Some immediate ideas that come to mind: a more cost-effective public transportation system, increased capacity for our roads and bridges, and land use regulations and practices that produce more affordable and flexible housing and reframe our built environment for modern society. We must also address crime in our neighborhoods, build support for parents to participate in the workforce, create an eco-system that supports business development, and collaboratively market our region as a place for business investment and as a place to build a life. Yet, what we need most of all is an agreed-upon set of regional solutions to meet these needs.

Over the next year, the Center for Regional Analysis will collaborate with key partners to help us diagnose our region’s challenges. We will offer implementable solutions to reverse our downward trend. We will be calling out what does and does not work and promoting the efforts of individuals and groups who are taking action to solve problems. We care about this region and are sincerely concerned that this is a moment when none of us can remain silent and hope for things to just work out.

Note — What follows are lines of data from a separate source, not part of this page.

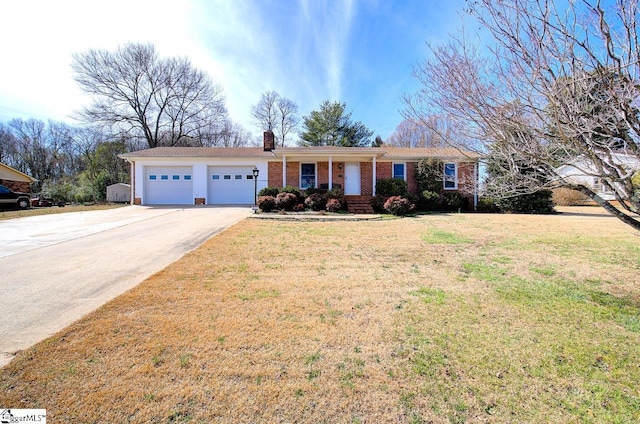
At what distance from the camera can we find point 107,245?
6711 millimetres

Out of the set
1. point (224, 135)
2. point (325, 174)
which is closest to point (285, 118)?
point (224, 135)

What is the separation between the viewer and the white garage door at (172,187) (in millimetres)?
17219

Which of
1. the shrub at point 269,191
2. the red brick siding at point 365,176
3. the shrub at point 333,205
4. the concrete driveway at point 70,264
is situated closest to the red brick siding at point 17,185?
the concrete driveway at point 70,264

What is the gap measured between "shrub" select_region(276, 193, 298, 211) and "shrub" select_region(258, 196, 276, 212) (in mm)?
252

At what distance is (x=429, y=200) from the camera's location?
1573 cm

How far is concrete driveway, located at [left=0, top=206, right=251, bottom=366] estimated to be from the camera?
10.2ft

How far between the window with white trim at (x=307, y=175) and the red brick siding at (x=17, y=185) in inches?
886

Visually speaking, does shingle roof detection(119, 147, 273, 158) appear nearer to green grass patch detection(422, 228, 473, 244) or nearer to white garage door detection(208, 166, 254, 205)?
white garage door detection(208, 166, 254, 205)

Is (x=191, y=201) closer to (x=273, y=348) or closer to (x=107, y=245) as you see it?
(x=107, y=245)

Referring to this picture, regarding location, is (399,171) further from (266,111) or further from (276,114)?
(266,111)

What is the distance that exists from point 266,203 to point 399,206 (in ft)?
21.3

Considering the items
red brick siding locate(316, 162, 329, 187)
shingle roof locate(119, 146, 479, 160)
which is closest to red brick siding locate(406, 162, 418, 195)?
shingle roof locate(119, 146, 479, 160)

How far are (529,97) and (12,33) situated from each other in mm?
10999

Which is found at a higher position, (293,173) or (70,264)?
(293,173)
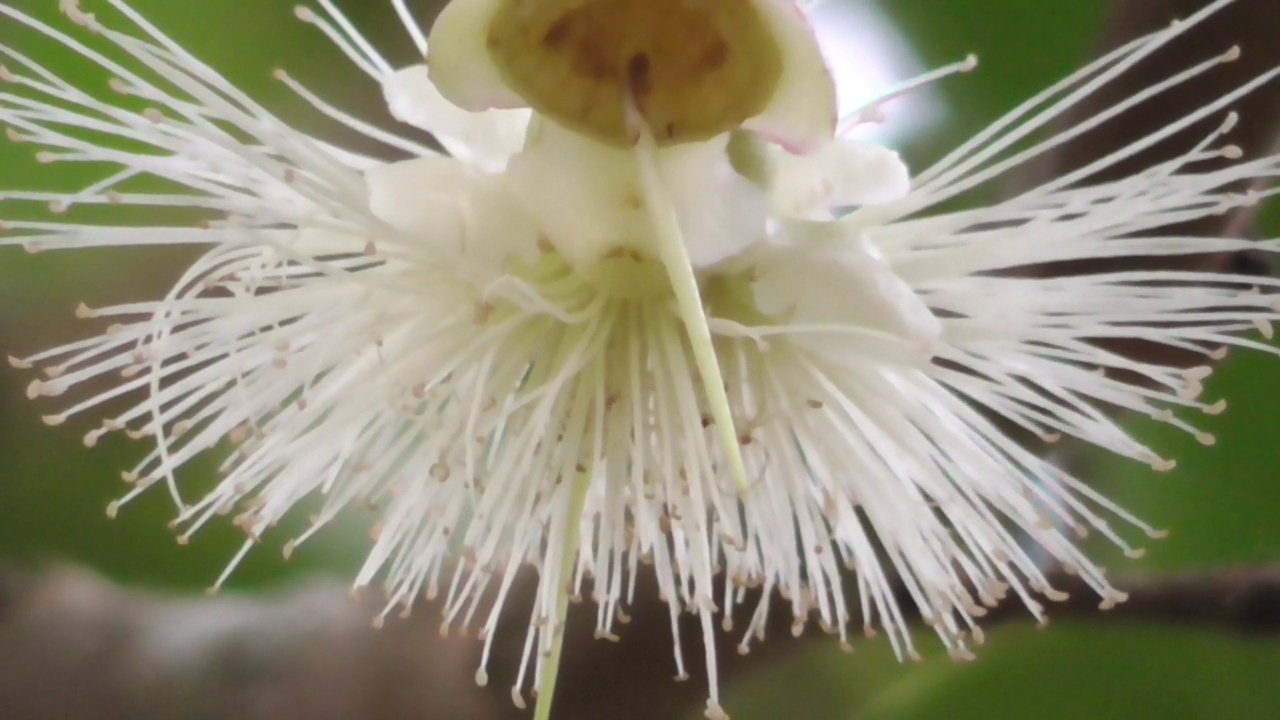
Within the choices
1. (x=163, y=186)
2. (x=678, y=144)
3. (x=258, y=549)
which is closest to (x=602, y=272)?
(x=678, y=144)

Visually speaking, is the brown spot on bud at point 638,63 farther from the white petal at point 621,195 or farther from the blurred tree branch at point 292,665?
the blurred tree branch at point 292,665

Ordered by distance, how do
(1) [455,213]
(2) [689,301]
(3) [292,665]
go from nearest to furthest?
(2) [689,301]
(1) [455,213]
(3) [292,665]

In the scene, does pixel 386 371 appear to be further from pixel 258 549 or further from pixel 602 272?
pixel 258 549

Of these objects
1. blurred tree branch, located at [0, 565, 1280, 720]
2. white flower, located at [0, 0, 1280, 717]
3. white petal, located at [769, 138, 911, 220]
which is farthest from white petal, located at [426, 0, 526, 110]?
blurred tree branch, located at [0, 565, 1280, 720]

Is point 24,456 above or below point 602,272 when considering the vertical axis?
above

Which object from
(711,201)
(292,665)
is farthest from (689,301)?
(292,665)

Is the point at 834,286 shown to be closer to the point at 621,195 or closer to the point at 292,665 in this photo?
the point at 621,195

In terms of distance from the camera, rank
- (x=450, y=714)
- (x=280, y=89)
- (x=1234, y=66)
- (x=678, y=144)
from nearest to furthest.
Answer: (x=678, y=144), (x=1234, y=66), (x=450, y=714), (x=280, y=89)
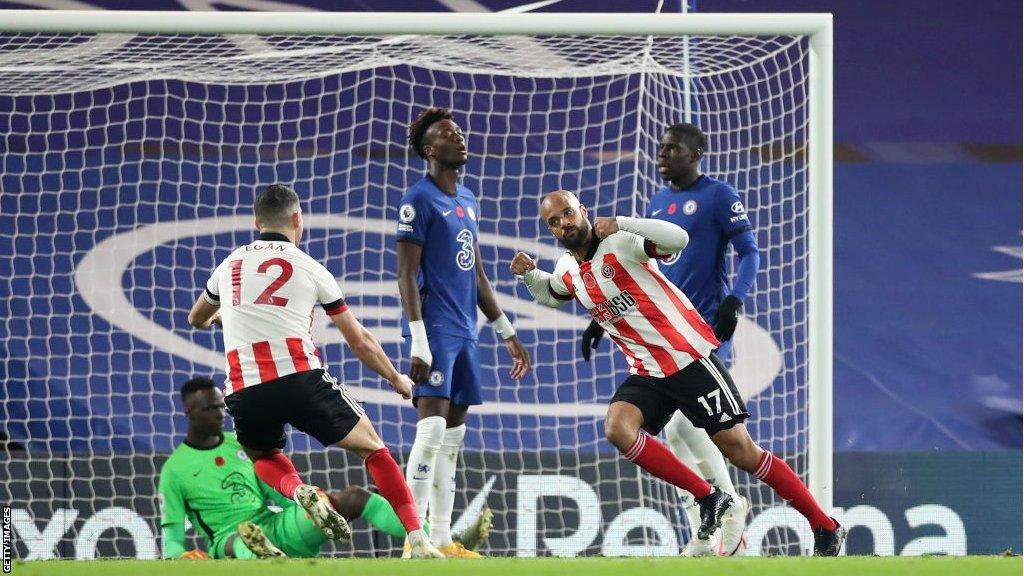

This is an all hands on deck moment. Working collaboratively on addressing our problems is essential. We may be challenged by being at the intersection of three state entities with complicated political relationships, but our choice is simple – become a more collaborative and competitive place to live and do business or learn to live with the consequences of perpetual economic mediocrity.

Terry Clower, Ph.D., is the director of the Center for Regional Analysis at George Mason University’s Schar School of Policy and Government. He is also Northern Virginia chair and professor of public policy at the Schar School. Jonathan Aberman, LLM, is a senior visiting scholar at the Center of Regional Analysis and a partner in Ruxton Ventures.